Stored records:
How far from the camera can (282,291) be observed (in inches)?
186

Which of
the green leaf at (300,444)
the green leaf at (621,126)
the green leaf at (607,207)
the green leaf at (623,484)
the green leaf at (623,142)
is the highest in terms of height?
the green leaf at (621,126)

Set task:
Copy the listing above line for line, without changing anything.

Answer:
How far from the camera can (282,291) be observed (in inches)?
186

Which of
the green leaf at (300,444)
the green leaf at (621,126)
the green leaf at (607,207)
the green leaf at (623,484)
the green leaf at (623,142)
is the highest in terms of height?
the green leaf at (621,126)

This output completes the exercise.